Value study demo - oil 6x6"

In order to learn sophisticated painting techniques it is valuable to break them down into simple exercises and build up from there.

Something that skilled painters excel at is designing with value. What this means is that you don't paint objects or things. You see the shapes of light and shadow that these 'things' are made up of, and paint those.

The skillful part comes in knowing where to push values, making some slightly darker or lighter than they actually are, in order to link shapes. This creates a pattern of light and shadow that forms a strong design - the structure of your painting - and when done well, everything else that is built upon it will hold together in a powerful way.

The challenge for this simple exercise is to create your value study with only 4 values (+ white for highlights). By limiting values you are forced to designate the same values to some shapes that are in reality different in value. Shapes will naturally connect into an interesting pattern as a result.

Things to Keep in Mind As You Proceed

  1. Determine the important big shapes that fill the painting surface. Remember the shapes of the shadows and background are AS important as the shapes of the objects themselves.
  2. Draw out these shapes, filling the canvas.
  3. Block the shapes in with paint using only 4 values.
  4. Begin modelling form by introducing intermediate values within the shapes.
  5. Refine edges - hard and soft edges can be determined by squinting down. If an edge disappears when squinting - make it soft. High contrast areas will often be harder edged. Use your powers of observation to lead you.
  6. Finish with highlights and accents (small lights and darks) to complete the story.
The most magical thing happens when you find a great place to connect two shapes and the design starts to find its way. I definitely find this way more fun to do in paint than doing a little thumbnail sketch in pencil, not sure why. Give a try and see what you think.

Since I paint these studies alla prima with impasto passages, I don't then paint a color version on top. If you want to follow with color in a grisaille fashion, you could either paint your value study very thinly and wait for it to dry, or paint it in acrylic (as long as your canvas isn't oil primed) followed by oil on top.

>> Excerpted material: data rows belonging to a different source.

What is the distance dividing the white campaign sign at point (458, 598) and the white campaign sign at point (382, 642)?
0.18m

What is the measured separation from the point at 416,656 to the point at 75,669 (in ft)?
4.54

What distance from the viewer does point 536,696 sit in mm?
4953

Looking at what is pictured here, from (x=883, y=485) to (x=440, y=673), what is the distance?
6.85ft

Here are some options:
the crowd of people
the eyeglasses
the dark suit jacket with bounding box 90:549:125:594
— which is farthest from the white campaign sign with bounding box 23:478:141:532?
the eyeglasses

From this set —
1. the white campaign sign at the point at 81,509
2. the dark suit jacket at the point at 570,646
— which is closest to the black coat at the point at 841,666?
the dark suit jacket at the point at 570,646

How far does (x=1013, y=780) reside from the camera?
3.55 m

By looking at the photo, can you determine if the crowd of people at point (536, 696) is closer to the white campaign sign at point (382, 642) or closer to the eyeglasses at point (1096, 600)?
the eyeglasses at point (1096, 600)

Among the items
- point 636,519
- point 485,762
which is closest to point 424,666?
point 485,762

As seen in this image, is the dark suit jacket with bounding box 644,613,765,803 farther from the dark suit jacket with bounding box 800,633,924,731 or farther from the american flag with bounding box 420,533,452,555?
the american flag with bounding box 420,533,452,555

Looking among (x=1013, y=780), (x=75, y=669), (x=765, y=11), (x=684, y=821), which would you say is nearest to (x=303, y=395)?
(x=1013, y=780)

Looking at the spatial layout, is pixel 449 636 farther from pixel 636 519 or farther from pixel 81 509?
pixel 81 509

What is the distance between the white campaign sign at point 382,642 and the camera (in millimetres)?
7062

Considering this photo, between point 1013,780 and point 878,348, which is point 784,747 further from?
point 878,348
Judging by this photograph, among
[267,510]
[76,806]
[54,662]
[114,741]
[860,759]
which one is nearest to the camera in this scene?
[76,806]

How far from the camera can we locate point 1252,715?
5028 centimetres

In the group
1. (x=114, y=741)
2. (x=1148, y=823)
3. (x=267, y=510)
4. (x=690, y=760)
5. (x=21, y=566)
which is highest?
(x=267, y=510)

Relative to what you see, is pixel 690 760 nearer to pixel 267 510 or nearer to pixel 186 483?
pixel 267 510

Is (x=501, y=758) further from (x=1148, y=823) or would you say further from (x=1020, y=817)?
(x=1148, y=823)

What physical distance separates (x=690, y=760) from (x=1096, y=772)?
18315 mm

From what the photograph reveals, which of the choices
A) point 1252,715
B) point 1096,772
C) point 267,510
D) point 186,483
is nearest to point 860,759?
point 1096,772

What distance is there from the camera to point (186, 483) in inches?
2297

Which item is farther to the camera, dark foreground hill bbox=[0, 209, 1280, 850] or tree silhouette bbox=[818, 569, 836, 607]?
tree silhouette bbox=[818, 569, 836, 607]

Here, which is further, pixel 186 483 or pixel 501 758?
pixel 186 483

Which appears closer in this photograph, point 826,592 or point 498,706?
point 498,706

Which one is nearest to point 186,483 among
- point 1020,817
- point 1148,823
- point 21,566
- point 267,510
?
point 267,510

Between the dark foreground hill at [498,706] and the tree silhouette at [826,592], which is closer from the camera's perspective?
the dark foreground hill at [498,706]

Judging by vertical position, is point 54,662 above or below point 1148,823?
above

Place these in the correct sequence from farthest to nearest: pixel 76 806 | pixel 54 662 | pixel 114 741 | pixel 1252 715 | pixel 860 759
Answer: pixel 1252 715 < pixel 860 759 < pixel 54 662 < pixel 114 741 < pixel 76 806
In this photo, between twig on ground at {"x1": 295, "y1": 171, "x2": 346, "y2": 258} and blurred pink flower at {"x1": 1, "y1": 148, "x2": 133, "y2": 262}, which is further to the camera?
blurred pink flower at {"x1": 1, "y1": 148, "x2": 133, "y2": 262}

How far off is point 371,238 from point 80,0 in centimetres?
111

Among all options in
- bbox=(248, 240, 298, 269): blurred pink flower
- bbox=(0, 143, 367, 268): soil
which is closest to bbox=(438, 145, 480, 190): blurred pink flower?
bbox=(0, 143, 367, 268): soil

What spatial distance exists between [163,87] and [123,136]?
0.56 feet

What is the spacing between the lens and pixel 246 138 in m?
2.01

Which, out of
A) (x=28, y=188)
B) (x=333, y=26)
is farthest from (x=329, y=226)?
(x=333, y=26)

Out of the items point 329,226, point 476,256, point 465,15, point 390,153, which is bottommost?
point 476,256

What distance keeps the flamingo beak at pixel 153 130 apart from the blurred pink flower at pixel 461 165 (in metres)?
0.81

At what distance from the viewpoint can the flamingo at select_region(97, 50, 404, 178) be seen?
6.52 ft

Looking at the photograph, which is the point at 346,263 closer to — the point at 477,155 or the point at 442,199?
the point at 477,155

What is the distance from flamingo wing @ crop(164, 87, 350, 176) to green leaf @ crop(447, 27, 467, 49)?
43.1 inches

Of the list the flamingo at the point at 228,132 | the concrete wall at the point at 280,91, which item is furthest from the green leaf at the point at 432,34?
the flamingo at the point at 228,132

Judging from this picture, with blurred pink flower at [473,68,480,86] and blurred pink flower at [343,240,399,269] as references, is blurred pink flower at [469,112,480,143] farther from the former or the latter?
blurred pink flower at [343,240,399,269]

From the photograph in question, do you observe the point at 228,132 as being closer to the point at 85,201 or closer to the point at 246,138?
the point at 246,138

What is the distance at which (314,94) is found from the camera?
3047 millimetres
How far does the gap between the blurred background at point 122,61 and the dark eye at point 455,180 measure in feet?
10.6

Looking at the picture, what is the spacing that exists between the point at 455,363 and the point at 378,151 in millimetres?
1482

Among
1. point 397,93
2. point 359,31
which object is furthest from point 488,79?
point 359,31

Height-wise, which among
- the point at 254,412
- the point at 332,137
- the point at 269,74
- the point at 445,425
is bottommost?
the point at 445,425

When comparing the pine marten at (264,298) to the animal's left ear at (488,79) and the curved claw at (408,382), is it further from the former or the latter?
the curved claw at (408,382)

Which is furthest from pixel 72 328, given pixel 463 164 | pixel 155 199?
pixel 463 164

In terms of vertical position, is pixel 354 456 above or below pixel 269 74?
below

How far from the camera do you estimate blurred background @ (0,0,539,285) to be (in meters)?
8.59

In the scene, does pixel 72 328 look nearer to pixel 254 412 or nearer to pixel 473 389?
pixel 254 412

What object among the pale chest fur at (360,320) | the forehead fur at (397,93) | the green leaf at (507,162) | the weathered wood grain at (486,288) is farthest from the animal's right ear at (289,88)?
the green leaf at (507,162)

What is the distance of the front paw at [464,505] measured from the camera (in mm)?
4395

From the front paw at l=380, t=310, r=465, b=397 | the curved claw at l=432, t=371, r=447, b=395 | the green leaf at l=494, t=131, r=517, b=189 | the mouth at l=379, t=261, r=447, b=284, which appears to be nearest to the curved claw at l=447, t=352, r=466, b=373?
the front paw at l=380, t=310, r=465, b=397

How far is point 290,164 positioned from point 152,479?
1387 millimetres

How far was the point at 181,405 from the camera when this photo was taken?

If I want to do an actual finished painting, I will start a new painting using the value study as reference for the underlying structure I want to stay true to. If the colour or detail start to make things busy and the structure gets lost, I have the value study to lead me back to a sound design.


  1. Thank you for this exercise and for your blog. I can use all the help I can get and I love following your blog.

  2. Great post! You detailed explanation is very easy to follow. I will be trying this exercise.

  3. These are lovely Liz, I am so happy to have found your blog :) I have gotten some inspiration from some of your posts.

  4. Great advice! As a self taught painter I'm always trying to learn and improve. I'm so glad I found your blog. I've enjoyed reading your blogs. Thank you for sharing your wisdom and insight. Do you ever do workshops "down south":)?